According to Director of Dining Services Errol Huffman, the decrease in students working in dining services positions is in large part due to the small size of the current first year class, “a group from which many of our student-employees originate,” Huffman said. The result of this is an insufficient number of student workers. Huffman explained that students sometimes also leave their positions, work fewer hours, or cancel their shifts entirely “in order to participate in other activities from extracurriculars to academics.”

“There are times where a student might call off, and then there is […] only one employee there” explained Marja van Mierlo ’22, a current red shirt who is planning to quit, “it seems to be okay, […] but it’s also hard.” This is because oftentimes student workers can be reassigned to other locations to make up for missing workers, but often lack the necessary training for different locations said van Mierlo.

A current dining services employee who will remain anonymous for fear of backlash explained that “every year, there are less student workers in the spring than in the fall. That creates natural stresses of less hours being worked by students, and thus the same amount of work being done by fewer people.” The employee continued that the stresses of having fewer employees creates stresses that “translate to the remaining student workers and non-student workers alike, because the same amount of work has to be done by fewer people.”The employee noted though that because a majority of student workers in dining services are first years, the smaller labor pool is felt more than the fewer mouths.

“I’ve definitely gotten some backlash from people I’m calling off to” said van Mierlo.

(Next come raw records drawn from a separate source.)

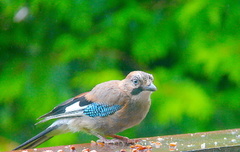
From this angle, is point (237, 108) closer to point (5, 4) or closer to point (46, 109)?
point (46, 109)

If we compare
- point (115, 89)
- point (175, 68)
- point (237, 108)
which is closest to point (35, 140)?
point (115, 89)

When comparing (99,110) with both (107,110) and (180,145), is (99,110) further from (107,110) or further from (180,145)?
(180,145)

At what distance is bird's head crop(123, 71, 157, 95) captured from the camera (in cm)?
398

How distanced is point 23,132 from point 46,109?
78 cm

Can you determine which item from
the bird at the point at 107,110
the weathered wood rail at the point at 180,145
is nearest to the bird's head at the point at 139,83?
the bird at the point at 107,110

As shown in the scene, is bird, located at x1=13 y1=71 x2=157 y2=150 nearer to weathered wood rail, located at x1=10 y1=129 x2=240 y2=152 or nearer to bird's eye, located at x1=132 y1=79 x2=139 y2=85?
bird's eye, located at x1=132 y1=79 x2=139 y2=85

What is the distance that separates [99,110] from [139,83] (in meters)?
0.43

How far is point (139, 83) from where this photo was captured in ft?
13.3

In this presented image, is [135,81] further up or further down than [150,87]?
further up

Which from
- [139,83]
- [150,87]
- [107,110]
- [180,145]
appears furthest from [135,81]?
[180,145]

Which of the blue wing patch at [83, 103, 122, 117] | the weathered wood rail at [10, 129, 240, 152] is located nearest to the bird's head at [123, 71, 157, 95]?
the blue wing patch at [83, 103, 122, 117]

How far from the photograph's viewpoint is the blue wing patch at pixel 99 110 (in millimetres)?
4117

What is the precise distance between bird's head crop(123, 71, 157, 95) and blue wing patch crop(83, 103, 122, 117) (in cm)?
20

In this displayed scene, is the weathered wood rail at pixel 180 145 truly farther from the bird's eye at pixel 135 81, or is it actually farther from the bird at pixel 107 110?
the bird's eye at pixel 135 81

She explained that supervisors will sometimes make snide remarks when students call off. “I’ve seen some mistreatment.” Van Mierlo continued that, in her perception, staff supervisors “forget that we’re students, and that things happen academically.” Mierlo added that she requested some time off from work to focus on academic work last semester, and was told “you are responsible for your shifts. If you want to quit, you have to give two weeks’ notice,” those two weeks being the same period of time she had requested off. “They forget that we’re students as well as employees,” she said.  

“Reasons [for quitting] are usually related to not enough time available in their schedules to work,” Huffman added. Before student workers are terminated however, Huffman explained that those students “are coached and counseled regarding issues of performance, behavior, or attendance and given opportunities to improve.”

“This is a natural cycle, in that the job is stressful, people quit, the job becomes more stressful for those that remain, more people quit, so there are less and less people working,” explained the anonymous employee, “we always find that in finals week there are very few students working.” The employee added that dining services is “constantly hiring more staff,” but that staffing issues have “on occasion [led to] managers and upper level staff working in food preparation and serving and cleaning due to a lack of other labor.”

Haethyr Johnson ’23, a former red shirt, explained that she discontinued working for dining services at the beginning of the spring 2020 semester. She explained that she left “because the shifts took up a lot of my time during the week, and they always depleted my energy.” Johnson continued that, after finishing her shifts, she “did not have a lot of energy to do my homework” and “was too tired to do anything and felt as though I was missing out on a bunch of social aspects of college.”

“Budget cuts may be across the board, but often the strains are felt most by our lowest paid workers,” added the anonymous employee. 

Huffman noted that issues in filling positions usually worked by students exist in other positions across campus, but that the student worker shortage is “more noticeable to guests in retail locations such as Quarry.” Huffman added that problems are particularly severe “during late-night shifts, and during peak meal periods.”